Below are some entries. Copy each line in them that holds "version".

Start of Extracted records

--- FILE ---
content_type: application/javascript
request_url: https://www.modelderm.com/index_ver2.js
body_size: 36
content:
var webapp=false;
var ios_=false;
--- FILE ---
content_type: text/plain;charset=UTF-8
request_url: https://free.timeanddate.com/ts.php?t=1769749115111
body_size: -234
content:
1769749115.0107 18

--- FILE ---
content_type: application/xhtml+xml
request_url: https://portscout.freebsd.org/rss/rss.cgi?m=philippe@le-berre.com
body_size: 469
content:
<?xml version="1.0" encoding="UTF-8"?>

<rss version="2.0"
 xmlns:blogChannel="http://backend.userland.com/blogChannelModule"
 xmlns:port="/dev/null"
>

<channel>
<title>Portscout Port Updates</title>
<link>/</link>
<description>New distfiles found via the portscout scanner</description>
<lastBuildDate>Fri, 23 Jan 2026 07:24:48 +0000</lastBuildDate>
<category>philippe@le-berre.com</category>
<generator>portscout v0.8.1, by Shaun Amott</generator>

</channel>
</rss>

End of Extracted records

Task output
<?xml version="1.0" encoding="UTF-8"?>
<rss version="2.0"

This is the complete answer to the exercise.